## [INSTRUCTION]
Write out everything from the entry containing "60.6 What is" down to the entry containing "What unit is", with "respondents" replaced by "people surveyed" and nothing else changed. Give only those entries.

## [MATERIAL PROVIDED]
★ ★ ★ ★

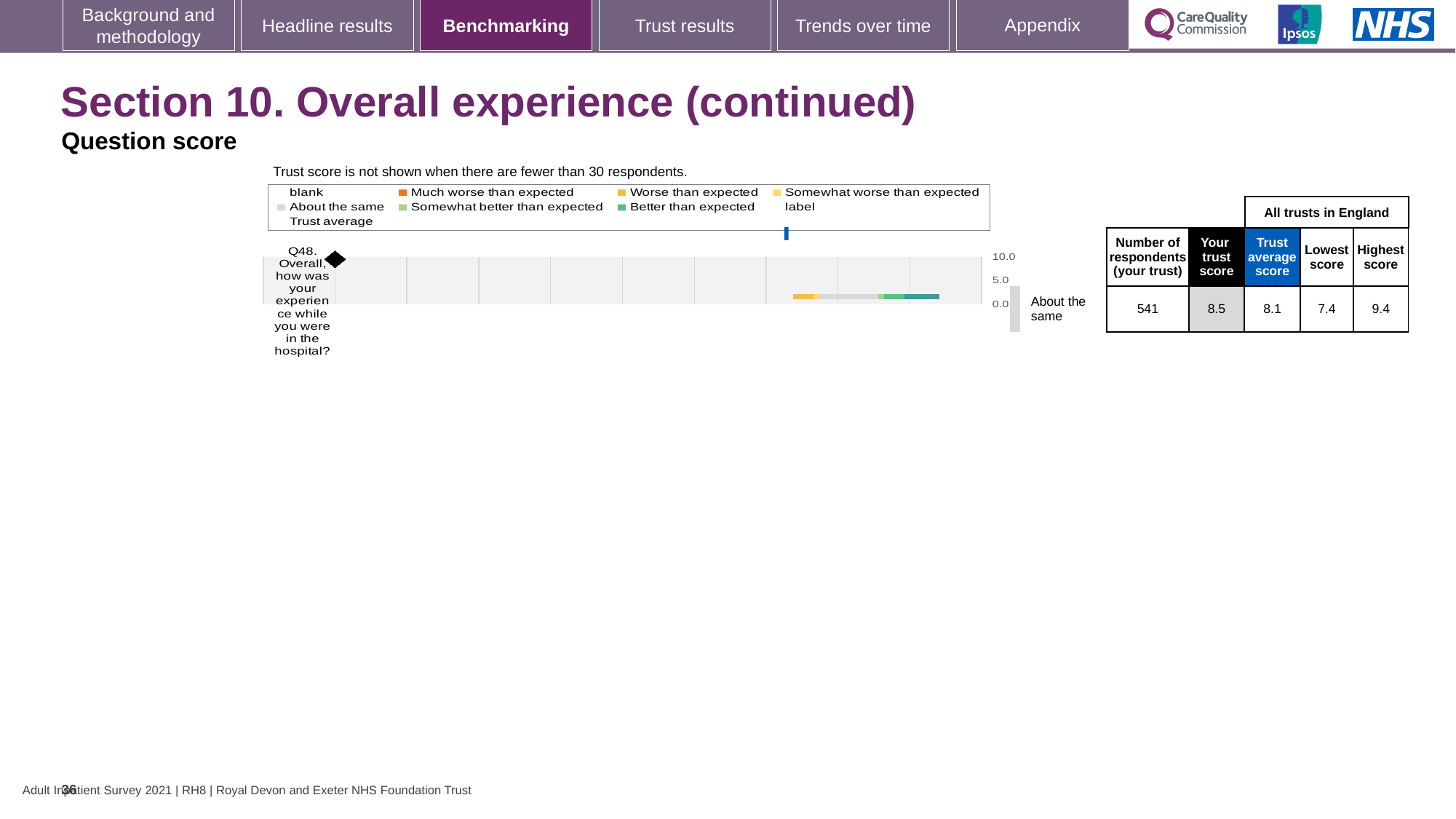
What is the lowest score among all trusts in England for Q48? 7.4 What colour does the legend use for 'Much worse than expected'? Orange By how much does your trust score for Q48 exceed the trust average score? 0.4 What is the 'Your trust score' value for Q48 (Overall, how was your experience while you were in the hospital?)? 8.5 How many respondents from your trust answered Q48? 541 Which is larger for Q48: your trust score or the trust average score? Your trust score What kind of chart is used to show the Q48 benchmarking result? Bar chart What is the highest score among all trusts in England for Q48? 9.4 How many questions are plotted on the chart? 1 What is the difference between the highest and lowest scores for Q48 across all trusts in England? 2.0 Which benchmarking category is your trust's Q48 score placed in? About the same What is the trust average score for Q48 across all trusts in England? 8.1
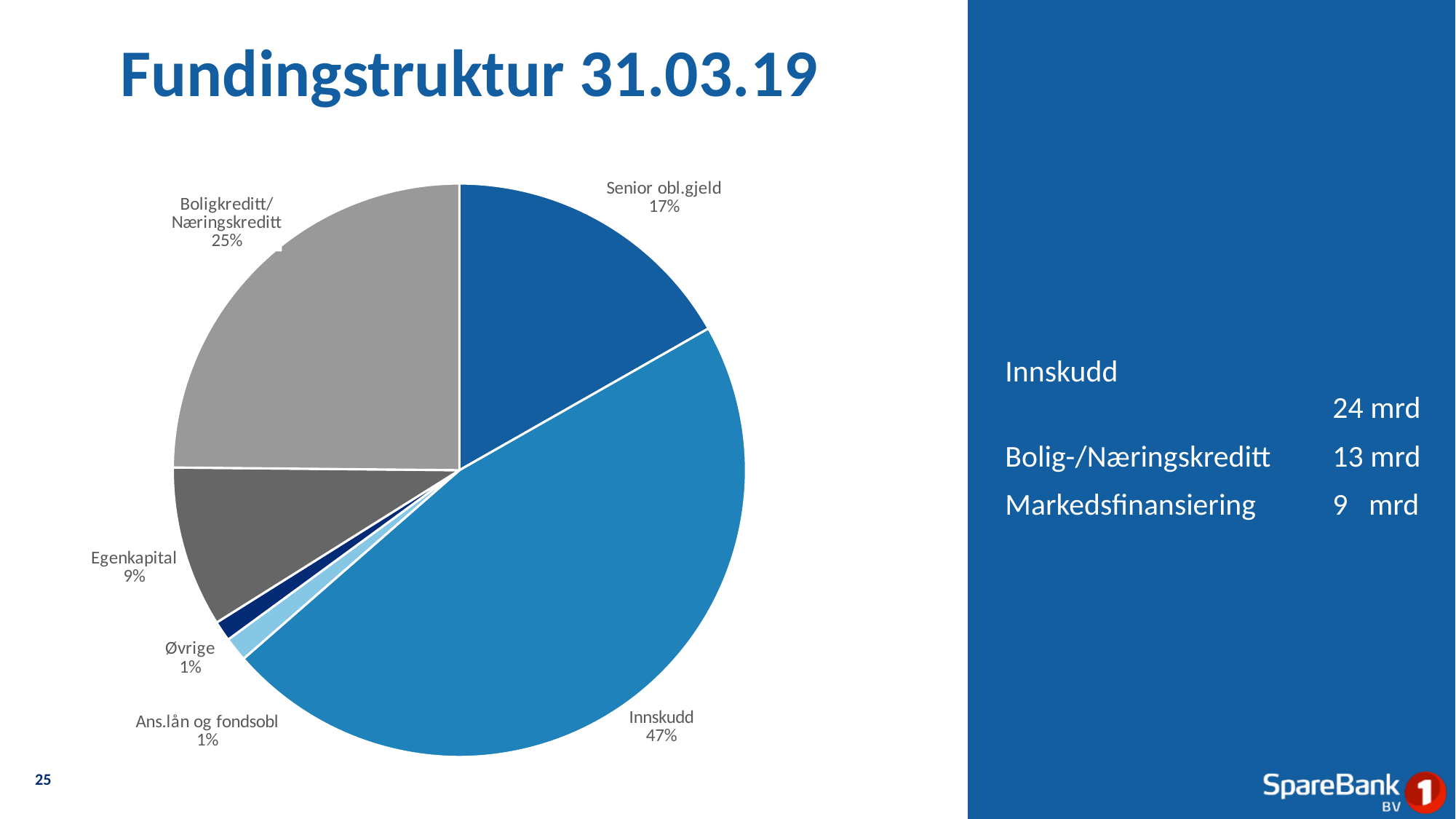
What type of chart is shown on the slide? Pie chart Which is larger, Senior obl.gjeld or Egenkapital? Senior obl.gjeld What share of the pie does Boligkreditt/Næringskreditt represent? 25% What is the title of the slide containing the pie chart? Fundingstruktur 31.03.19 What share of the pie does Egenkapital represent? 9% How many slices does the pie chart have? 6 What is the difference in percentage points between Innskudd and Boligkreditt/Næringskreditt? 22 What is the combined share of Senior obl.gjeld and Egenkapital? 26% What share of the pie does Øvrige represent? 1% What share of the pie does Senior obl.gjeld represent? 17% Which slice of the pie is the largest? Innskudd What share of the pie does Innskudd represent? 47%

★ ★ ★ ★

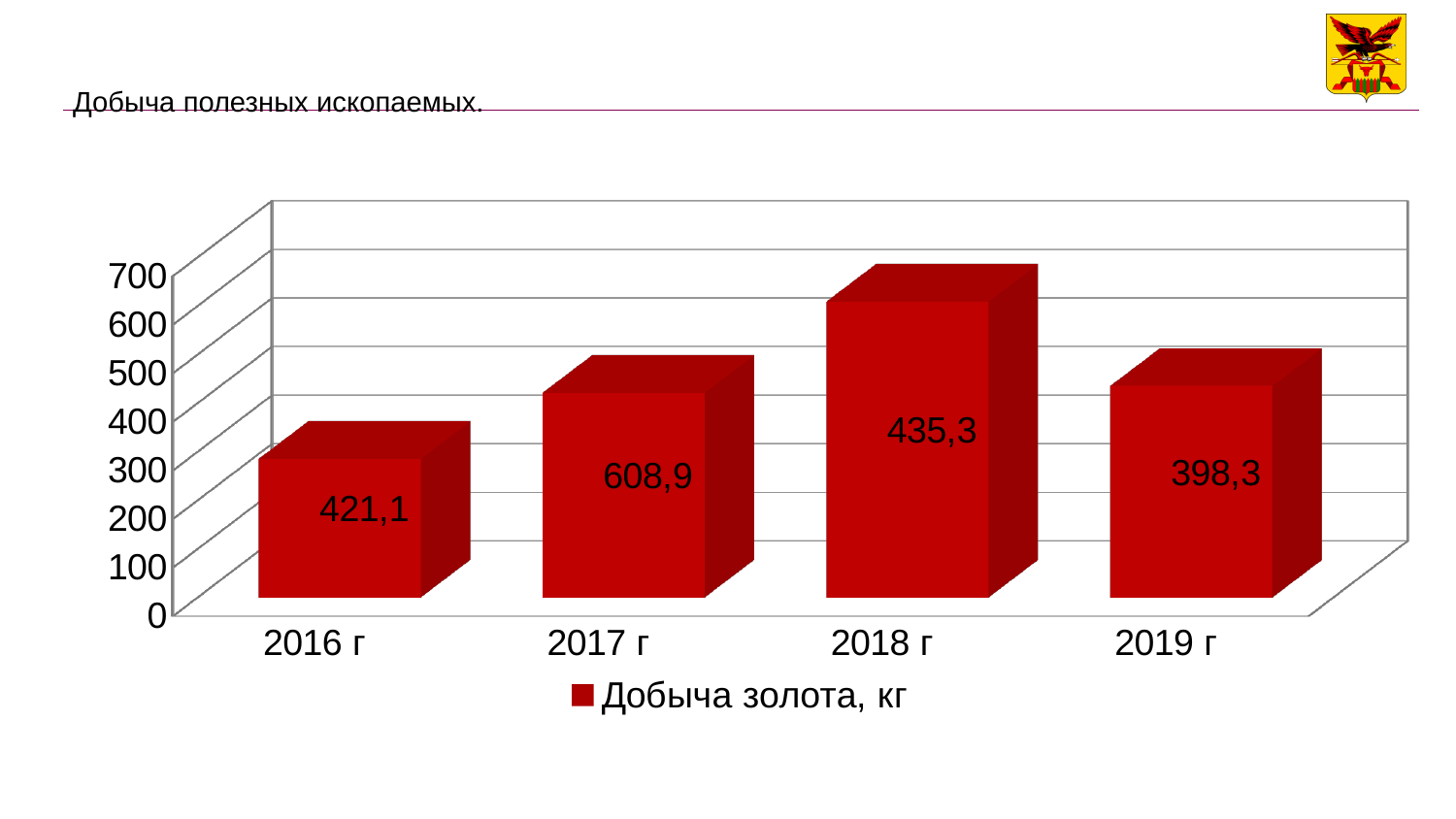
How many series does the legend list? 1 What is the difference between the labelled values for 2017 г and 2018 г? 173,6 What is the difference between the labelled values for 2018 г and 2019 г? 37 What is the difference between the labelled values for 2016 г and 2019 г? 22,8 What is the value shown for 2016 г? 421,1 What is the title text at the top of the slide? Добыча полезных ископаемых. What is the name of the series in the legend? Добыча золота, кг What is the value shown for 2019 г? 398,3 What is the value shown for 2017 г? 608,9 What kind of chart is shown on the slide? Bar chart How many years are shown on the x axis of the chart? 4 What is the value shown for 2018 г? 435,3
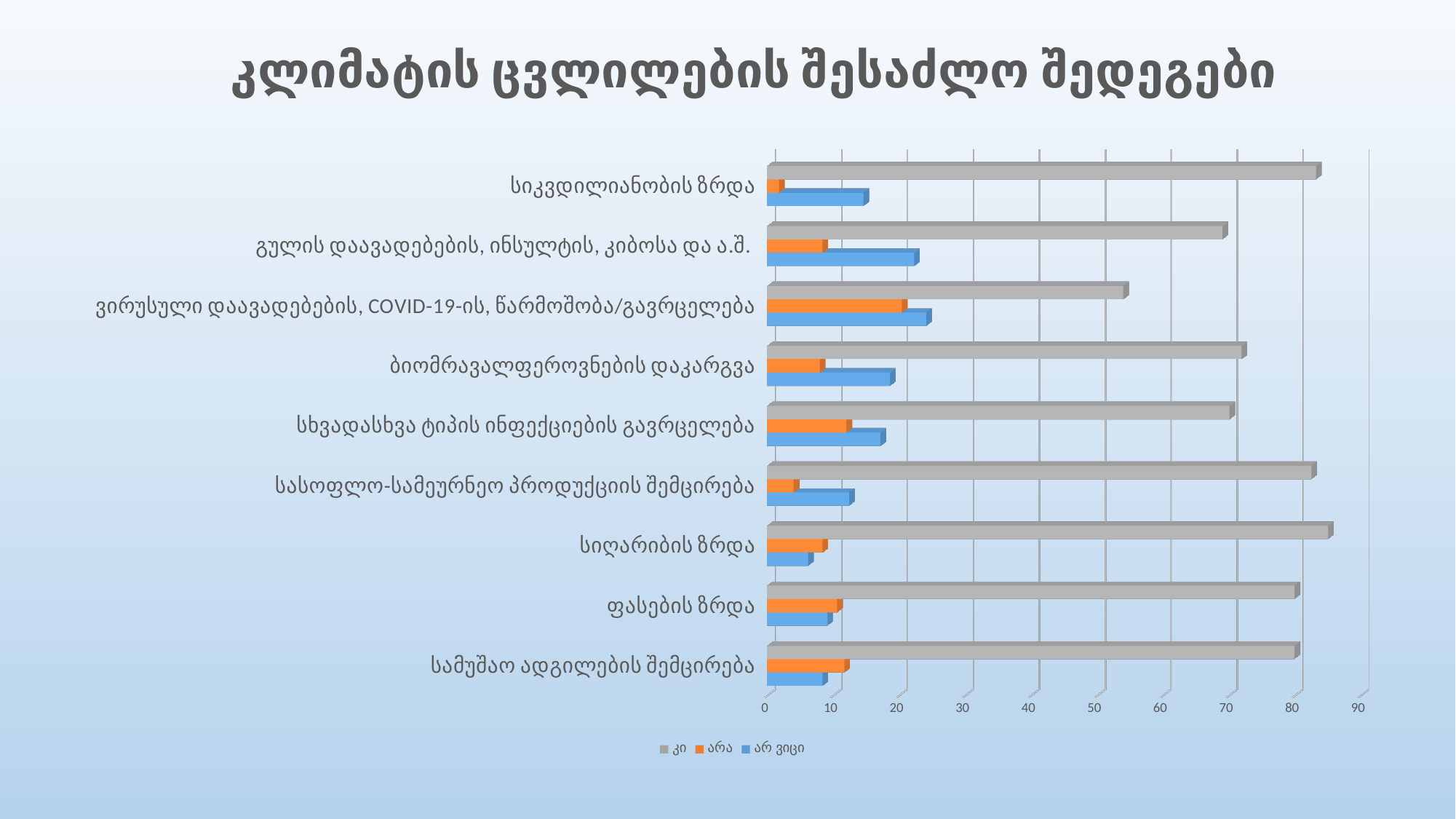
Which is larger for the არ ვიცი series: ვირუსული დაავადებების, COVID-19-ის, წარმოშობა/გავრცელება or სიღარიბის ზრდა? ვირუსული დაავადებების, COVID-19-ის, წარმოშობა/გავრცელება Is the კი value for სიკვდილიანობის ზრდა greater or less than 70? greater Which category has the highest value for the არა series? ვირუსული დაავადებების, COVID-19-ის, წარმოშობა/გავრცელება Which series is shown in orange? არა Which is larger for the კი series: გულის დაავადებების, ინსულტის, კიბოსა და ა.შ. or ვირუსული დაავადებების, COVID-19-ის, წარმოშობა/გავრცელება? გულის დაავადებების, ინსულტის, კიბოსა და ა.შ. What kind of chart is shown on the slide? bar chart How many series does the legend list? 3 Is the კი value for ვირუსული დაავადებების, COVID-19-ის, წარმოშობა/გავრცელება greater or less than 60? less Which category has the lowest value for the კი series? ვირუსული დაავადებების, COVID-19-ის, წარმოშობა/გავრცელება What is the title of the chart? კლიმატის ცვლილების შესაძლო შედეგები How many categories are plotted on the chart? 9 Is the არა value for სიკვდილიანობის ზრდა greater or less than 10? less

★ ★ ★ ★

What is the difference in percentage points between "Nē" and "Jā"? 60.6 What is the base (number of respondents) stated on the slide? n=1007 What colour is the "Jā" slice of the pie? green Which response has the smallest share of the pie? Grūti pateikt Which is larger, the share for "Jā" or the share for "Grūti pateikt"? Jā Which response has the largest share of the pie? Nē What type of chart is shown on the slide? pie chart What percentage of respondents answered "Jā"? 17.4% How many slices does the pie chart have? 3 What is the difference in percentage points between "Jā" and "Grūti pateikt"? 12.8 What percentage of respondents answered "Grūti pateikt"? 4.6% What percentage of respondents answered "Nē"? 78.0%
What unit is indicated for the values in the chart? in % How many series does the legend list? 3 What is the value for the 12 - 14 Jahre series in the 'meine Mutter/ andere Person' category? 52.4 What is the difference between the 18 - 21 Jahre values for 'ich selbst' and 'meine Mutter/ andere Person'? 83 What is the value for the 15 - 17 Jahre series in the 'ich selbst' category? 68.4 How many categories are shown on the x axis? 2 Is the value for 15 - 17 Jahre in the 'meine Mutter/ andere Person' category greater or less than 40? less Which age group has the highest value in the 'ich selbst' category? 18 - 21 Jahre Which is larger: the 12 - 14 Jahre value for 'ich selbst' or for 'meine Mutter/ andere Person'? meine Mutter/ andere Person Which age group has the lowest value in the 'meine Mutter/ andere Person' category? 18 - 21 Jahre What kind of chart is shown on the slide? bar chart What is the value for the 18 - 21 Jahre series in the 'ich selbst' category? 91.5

★ ★ ★ ★

## [FINAL ANSWER]
What is the difference in percentage points between "Nē" and "Jā"? 60.6 What is the base (number of people surveyed) stated on the slide? n=1007 What colour is the "Jā" slice of the pie? green Which response has the smallest share of the pie? Grūti pateikt Which is larger, the share for "Jā" or the share for "Grūti pateikt"? Jā Which response has the largest share of the pie? Nē What type of chart is shown on the slide? pie chart What percentage of people surveyed answered "Jā"? 17.4% How many slices does the pie chart have? 3 What is the difference in percentage points between "Jā" and "Grūti pateikt"? 12.8 What percentage of people surveyed answered "Grūti pateikt"? 4.6% What percentage of people surveyed answered "Nē"? 78.0%
What unit is indicated for the values in the chart? in % How many series does the legend list? 3 What is the value for the 12 - 14 Jahre series in the 'meine Mutter/ andere Person' category? 52.4 What is the difference between the 18 - 21 Jahre values for 'ich selbst' and 'meine Mutter/ andere Person'? 83 What is the value for the 15 - 17 Jahre series in the 'ich selbst' category? 68.4 How many categories are shown on the x axis? 2 Is the value for 15 - 17 Jahre in the 'meine Mutter/ andere Person' category greater or less than 40? less Which age group has the highest value in the 'ich selbst' category? 18 - 21 Jahre Which is larger: the 12 - 14 Jahre value for 'ich selbst' or for 'meine Mutter/ andere Person'? meine Mutter/ andere Person Which age group has the lowest value in the 'meine Mutter/ andere Person' category? 18 - 21 Jahre What kind of chart is shown on the slide? bar chart What is the value for the 18 - 21 Jahre series in the 'ich selbst' category? 91.5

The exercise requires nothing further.